Tuliskan semua rujukan sumber dalam tanda kurung yang terdapat pada kutipan tentang pemikiran Deleuze, beserta tahun dan halamannya.

» **KUTIPAN PILIHAN**:
========

Pemikiran Gilles Deleuze
- Konsep Perbedaan (Difference) dalam Pandangan Deleuze
Deleuze sering disebut sebagai pemikir pascastrukturalis karena pemikirannya adalah hasil dari suatu ketidakpuasan dan penolakannya pada posisi strukturalisme. Deleuze secara gamblang menolak pandangan yang dogmatis dan representatif dimana suatu kebenaran dianggap selalu tetap dan dapat berlaku secara universal yang cenderung akan memisahkan teori atau ide dengan praktik maupun kehidupan, dan ide-ide tersebut akan cenderung menghambat daripada meningkatkan kehidupan. Deleuze seperti halnya pemikir dari abad 20 lainnya menganggap bahwa “western thought in general as being dominated by the dogmas of common sense and representation” (Deleuze dalam Colebrook, 2002: 1). Deleuze memahami bahwa tradisi pemikiran modern di Barat seperti hal nya strukturalisme terlalu bersifat representatif yang selalu memiliki satu pusat. Dalam hal ini Delueze mengaggap kondisi tersebut akan menghambat terjadinya perubahan, karena perbedaan dalam hal ini direduksi pada analogi dan identitas tertentu yang didasari dengan prinsip kemiripan. Bagi Deleuze “identity is a secondary power and returns only as identity of difference. Difference is behind everything, but behind difference there is nothing” (Deleuze, 2004: 69).
Deleuze menawarkan prinsip perbedaan sebagai pengganti dari prinsip identitas dan resemblance (kemiripan) seperti halnya pada tataran transendensi dalam tradisi pemikiran Barat. Dalam kondisi tersebut pemikiran filsafati menjadi “the theatre of metamorphoses and permutations, which leaves behind the world of representation and identity” (Deleuze, 2004: 68). Yang mana dapat dipahami bahwa dengan menggunakan prinsip perbedaan itulah yang akan mengarahkan pada kemunculan perubahan yaitu dengan meninggalkan dunia representatiif dengan prinsip kemiripan dan identitas nya. Deleuze menolak kemiripan sebagai prinsip berpikir, karena dalam kenyataan kemiripan tidak memberi kemungkinan untuk menjelaskan mengapa kita berpikir (Durie, 2013: 171). Pandangan filsafat Deleuze tentang perbedaan tidak hanya berpengaruh dalam penolakan terhadap pandangan representatif, tetapi juga dalam mengonseptualisasikan perubahan. Dalam hal ini Deleuze dipengaruhi oleh pandangan Bergson, di mana bagi Deleuze Becoming (menjadi) adalah suatu arus perubahan yang berlangsung secara permanen. Hal tersebut dijelaskan oleh Audrone Zukauskaite dan Wilmer bahwa bagi Deleuze “becoming is not only a temporal characteristic, referring to temporal change or duration; it also implies a difference in kind, which is the result of this change. Thus, becoming is always a difference and a multiplicity” (Wilmer dan Zukauskaite. 2015: 5).

========

» **Baris dari sebuah set data**:
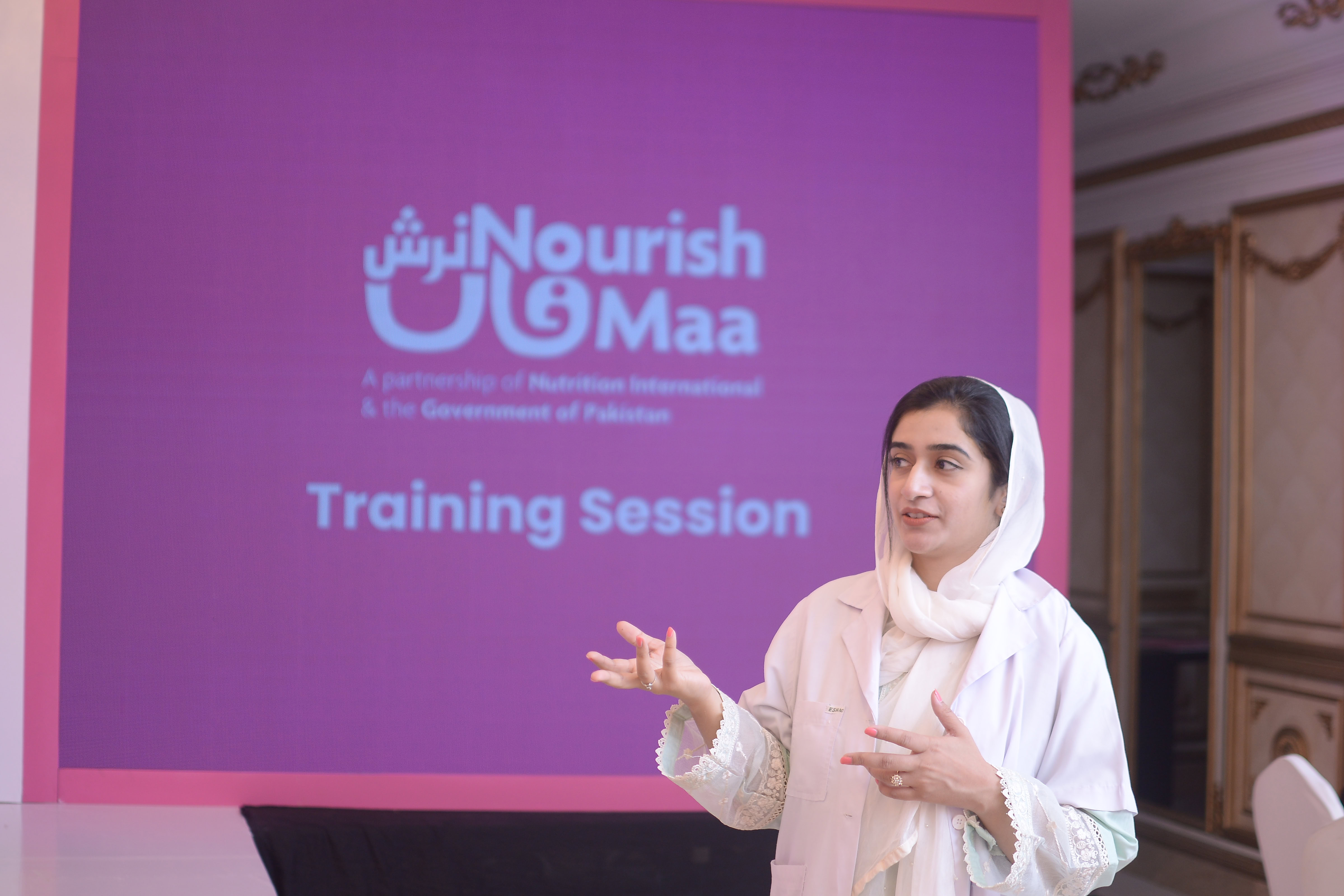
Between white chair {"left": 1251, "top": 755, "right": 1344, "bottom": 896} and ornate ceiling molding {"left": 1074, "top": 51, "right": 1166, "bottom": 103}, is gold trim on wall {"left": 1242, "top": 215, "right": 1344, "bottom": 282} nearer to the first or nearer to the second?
ornate ceiling molding {"left": 1074, "top": 51, "right": 1166, "bottom": 103}

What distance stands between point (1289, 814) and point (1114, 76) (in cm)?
360

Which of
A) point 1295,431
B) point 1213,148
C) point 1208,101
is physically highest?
point 1208,101

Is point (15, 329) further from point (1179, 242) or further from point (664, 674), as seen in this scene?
point (1179, 242)

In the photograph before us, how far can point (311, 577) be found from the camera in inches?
135

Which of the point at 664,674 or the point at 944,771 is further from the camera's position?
the point at 664,674

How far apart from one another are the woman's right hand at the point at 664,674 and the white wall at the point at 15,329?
2.54 meters

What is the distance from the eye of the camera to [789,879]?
1.62m

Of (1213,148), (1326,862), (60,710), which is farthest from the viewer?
(1213,148)

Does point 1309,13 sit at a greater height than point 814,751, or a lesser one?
greater

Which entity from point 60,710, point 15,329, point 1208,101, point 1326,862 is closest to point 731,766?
point 1326,862

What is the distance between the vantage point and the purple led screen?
11.1ft

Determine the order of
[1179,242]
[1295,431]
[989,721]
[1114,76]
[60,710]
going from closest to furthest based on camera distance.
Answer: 1. [989,721]
2. [60,710]
3. [1295,431]
4. [1179,242]
5. [1114,76]

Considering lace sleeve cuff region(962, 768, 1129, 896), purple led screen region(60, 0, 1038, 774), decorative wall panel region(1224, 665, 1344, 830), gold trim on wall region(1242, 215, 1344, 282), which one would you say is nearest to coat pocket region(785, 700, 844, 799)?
lace sleeve cuff region(962, 768, 1129, 896)

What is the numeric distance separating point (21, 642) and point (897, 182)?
10.2 feet
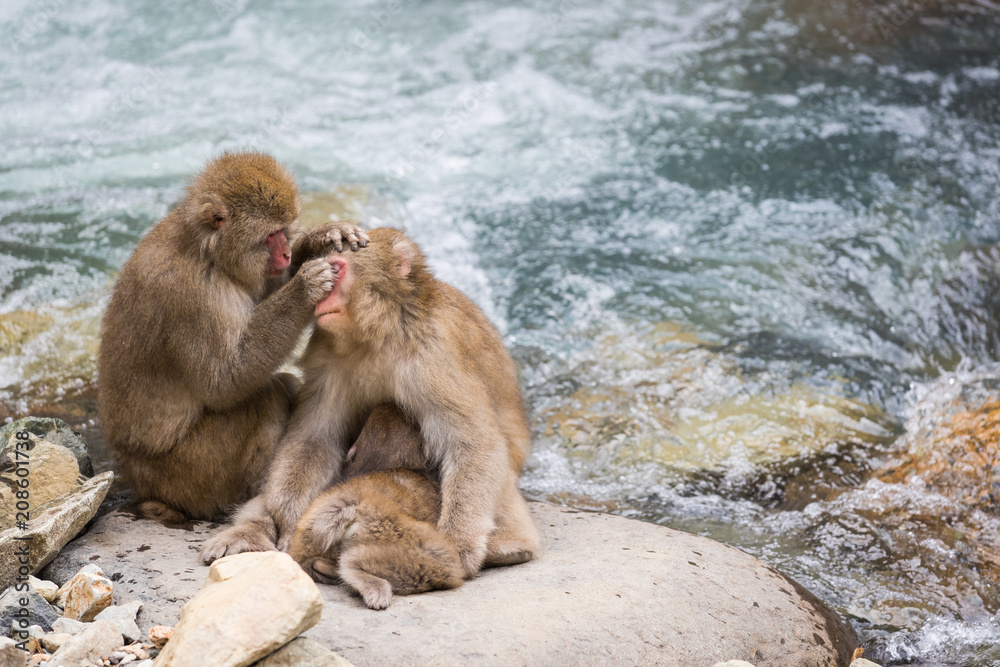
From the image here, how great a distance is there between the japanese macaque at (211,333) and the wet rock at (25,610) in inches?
37.8

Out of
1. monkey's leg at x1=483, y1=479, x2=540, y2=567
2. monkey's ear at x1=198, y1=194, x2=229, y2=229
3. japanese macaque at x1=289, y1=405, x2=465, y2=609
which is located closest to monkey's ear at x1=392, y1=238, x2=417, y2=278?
monkey's ear at x1=198, y1=194, x2=229, y2=229

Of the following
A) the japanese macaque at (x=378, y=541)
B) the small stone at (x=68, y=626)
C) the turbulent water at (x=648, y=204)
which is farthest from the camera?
the turbulent water at (x=648, y=204)

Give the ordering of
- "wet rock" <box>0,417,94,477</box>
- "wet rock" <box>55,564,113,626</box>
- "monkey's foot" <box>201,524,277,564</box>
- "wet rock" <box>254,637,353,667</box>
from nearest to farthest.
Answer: "wet rock" <box>254,637,353,667</box>
"wet rock" <box>55,564,113,626</box>
"monkey's foot" <box>201,524,277,564</box>
"wet rock" <box>0,417,94,477</box>

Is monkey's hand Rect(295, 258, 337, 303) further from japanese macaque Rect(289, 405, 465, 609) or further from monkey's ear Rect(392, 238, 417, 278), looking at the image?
japanese macaque Rect(289, 405, 465, 609)

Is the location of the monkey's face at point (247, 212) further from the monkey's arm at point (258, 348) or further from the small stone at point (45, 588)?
the small stone at point (45, 588)

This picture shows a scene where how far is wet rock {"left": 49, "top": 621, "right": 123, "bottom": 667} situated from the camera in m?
3.15

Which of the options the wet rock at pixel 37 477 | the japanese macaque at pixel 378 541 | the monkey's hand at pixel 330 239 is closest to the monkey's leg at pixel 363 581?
the japanese macaque at pixel 378 541

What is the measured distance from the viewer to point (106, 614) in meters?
3.46

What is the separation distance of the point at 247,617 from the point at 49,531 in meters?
1.34

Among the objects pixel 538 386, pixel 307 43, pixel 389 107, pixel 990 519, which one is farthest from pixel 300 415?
pixel 307 43

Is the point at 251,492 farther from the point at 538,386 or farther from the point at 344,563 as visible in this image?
the point at 538,386

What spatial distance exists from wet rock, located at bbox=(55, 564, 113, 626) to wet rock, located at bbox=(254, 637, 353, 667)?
888 mm

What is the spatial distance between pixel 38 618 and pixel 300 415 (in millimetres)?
1342

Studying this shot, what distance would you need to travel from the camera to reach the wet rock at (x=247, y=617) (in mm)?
2908
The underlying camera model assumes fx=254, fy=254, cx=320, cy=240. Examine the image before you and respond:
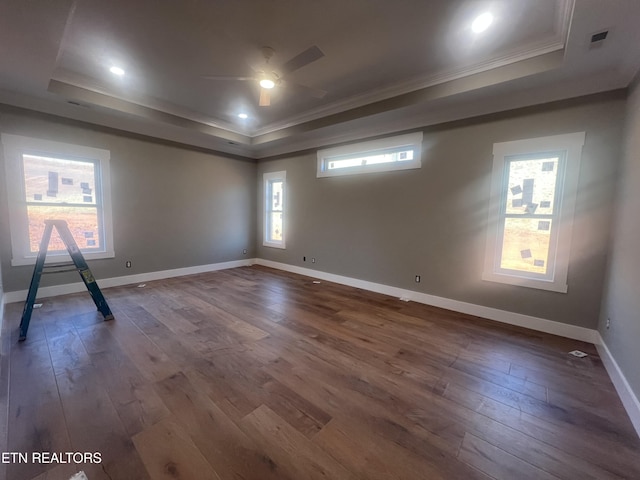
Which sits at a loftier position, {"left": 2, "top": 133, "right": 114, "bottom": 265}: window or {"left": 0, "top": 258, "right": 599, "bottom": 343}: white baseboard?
{"left": 2, "top": 133, "right": 114, "bottom": 265}: window

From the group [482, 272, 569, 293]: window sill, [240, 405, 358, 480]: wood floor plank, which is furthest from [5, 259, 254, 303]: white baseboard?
[482, 272, 569, 293]: window sill

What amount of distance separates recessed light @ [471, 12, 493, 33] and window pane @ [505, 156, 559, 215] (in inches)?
63.0

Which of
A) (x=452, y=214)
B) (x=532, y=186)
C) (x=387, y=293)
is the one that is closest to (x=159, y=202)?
(x=387, y=293)

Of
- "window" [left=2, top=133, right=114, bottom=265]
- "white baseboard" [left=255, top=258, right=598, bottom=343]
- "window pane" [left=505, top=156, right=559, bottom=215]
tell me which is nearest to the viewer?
"white baseboard" [left=255, top=258, right=598, bottom=343]

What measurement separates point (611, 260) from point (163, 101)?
6028 millimetres

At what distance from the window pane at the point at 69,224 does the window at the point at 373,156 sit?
13.2 feet

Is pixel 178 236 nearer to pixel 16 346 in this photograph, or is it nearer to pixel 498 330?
pixel 16 346

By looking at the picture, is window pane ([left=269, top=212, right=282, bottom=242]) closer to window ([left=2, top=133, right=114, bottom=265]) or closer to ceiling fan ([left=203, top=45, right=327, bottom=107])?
window ([left=2, top=133, right=114, bottom=265])

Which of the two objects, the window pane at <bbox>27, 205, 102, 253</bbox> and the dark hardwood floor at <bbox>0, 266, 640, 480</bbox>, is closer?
the dark hardwood floor at <bbox>0, 266, 640, 480</bbox>

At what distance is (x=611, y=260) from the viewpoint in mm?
2545

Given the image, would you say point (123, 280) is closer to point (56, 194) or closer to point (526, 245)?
point (56, 194)

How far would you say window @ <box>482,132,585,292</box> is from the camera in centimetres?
289

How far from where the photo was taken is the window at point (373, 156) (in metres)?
3.97

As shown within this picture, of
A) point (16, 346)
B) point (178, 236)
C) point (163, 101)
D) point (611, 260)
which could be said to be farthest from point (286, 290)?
point (611, 260)
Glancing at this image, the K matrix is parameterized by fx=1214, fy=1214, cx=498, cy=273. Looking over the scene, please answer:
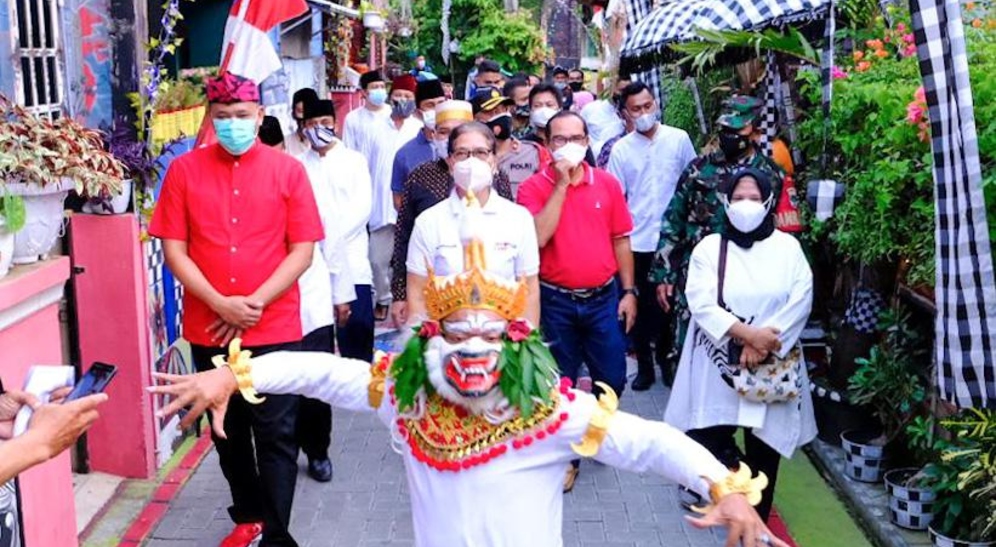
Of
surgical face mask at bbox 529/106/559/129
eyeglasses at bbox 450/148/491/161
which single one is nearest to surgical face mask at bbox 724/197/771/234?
eyeglasses at bbox 450/148/491/161

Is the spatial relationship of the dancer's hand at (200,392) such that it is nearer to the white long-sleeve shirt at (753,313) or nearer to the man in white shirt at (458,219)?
the man in white shirt at (458,219)

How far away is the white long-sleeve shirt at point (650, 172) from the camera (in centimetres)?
848

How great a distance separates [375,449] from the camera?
24.7ft

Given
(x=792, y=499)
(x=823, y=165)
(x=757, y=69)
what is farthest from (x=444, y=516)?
(x=757, y=69)

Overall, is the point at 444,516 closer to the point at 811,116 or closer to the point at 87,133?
the point at 87,133

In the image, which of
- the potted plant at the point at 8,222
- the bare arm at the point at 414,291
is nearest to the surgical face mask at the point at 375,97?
the bare arm at the point at 414,291

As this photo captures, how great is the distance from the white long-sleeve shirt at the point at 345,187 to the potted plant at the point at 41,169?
69.0 inches

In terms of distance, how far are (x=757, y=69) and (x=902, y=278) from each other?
4127 mm

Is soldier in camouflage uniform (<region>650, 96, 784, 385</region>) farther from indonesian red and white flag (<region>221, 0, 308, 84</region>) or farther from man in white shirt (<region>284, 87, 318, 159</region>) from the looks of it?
indonesian red and white flag (<region>221, 0, 308, 84</region>)

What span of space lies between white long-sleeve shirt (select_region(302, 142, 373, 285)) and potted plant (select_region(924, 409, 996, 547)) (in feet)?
11.1

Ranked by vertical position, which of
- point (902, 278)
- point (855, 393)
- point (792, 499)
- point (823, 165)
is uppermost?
point (823, 165)

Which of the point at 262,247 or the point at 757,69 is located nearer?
the point at 262,247

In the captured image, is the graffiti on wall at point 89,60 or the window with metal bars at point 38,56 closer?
the window with metal bars at point 38,56

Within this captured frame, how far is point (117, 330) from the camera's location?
21.8ft
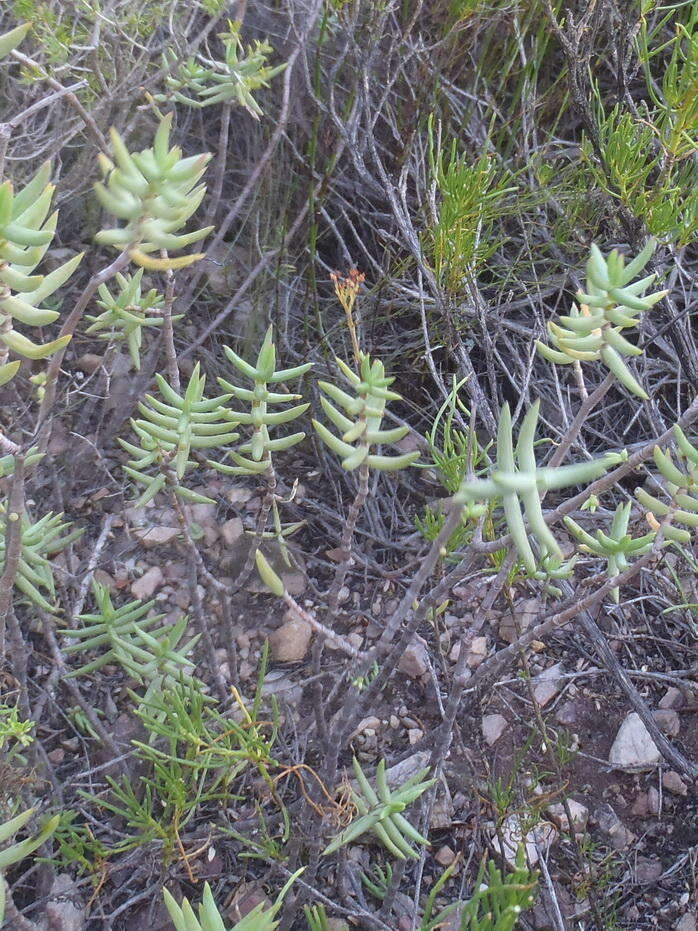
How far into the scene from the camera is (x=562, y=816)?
145 cm

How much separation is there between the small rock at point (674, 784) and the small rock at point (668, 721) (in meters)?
0.08

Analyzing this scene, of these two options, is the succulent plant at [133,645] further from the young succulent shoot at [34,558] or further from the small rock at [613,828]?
the small rock at [613,828]

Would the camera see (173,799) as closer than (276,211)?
Yes

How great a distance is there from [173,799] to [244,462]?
0.56 meters

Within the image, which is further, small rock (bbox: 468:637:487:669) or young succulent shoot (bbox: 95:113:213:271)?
small rock (bbox: 468:637:487:669)

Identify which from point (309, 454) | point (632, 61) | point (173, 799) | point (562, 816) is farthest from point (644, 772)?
point (632, 61)

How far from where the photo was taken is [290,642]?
1709 mm

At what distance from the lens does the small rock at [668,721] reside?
5.12ft

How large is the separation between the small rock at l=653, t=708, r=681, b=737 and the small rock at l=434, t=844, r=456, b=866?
506 millimetres

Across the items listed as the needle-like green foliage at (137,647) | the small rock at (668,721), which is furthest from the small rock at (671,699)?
the needle-like green foliage at (137,647)

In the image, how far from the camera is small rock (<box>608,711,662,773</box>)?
1.51 metres

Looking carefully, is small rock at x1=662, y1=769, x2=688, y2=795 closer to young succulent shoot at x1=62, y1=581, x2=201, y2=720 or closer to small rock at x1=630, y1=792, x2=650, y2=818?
small rock at x1=630, y1=792, x2=650, y2=818

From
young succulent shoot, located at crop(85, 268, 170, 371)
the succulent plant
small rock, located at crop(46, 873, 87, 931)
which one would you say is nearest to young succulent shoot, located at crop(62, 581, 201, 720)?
the succulent plant

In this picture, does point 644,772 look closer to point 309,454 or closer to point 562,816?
Answer: point 562,816
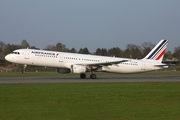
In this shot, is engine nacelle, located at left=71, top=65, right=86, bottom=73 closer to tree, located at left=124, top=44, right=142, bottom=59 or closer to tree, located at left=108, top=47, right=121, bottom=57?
tree, located at left=124, top=44, right=142, bottom=59

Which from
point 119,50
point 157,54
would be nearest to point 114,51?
point 119,50

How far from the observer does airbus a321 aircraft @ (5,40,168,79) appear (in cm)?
4300

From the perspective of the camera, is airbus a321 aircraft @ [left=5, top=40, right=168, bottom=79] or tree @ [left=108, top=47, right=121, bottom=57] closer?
airbus a321 aircraft @ [left=5, top=40, right=168, bottom=79]

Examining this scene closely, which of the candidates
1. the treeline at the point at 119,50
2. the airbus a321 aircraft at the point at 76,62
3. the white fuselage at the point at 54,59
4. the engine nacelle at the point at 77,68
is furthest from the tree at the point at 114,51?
the engine nacelle at the point at 77,68

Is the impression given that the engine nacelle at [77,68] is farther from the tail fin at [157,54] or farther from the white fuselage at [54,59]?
the tail fin at [157,54]

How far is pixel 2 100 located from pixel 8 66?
8173 cm

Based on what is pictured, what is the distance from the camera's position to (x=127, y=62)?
156 feet

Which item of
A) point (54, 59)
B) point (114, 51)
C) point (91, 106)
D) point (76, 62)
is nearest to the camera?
point (91, 106)

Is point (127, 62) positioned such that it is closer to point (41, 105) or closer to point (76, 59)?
point (76, 59)

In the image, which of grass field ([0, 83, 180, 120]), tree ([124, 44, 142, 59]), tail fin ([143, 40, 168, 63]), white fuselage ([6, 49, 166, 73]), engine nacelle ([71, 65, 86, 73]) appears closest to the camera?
grass field ([0, 83, 180, 120])

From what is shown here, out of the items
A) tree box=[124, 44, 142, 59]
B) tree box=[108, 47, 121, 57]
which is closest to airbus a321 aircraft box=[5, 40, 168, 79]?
tree box=[124, 44, 142, 59]

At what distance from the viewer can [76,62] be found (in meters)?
44.6

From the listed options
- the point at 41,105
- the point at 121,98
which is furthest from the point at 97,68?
the point at 41,105

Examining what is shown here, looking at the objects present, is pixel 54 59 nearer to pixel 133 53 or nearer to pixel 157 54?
pixel 157 54
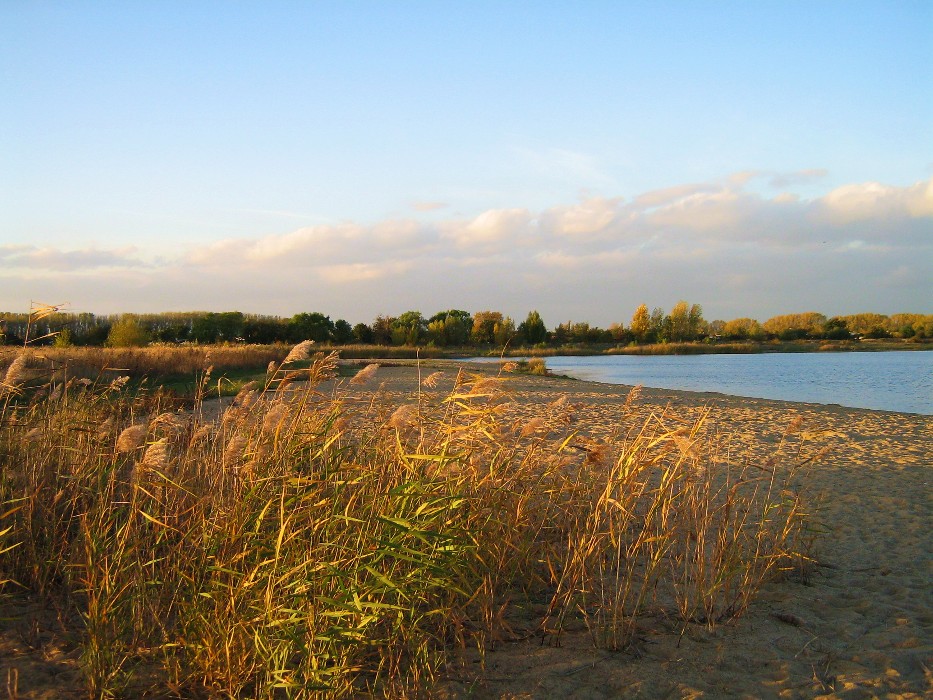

========

» **JAWABAN TERTULIS**:
1. Deleuze dalam Colebrook, 2002: 1
2. Deleuze, 2004: 69
3. Deleuze, 2004: 68
4. Durie, 2013: 171
5. Wilmer dan Zukauskaite. 2015: 5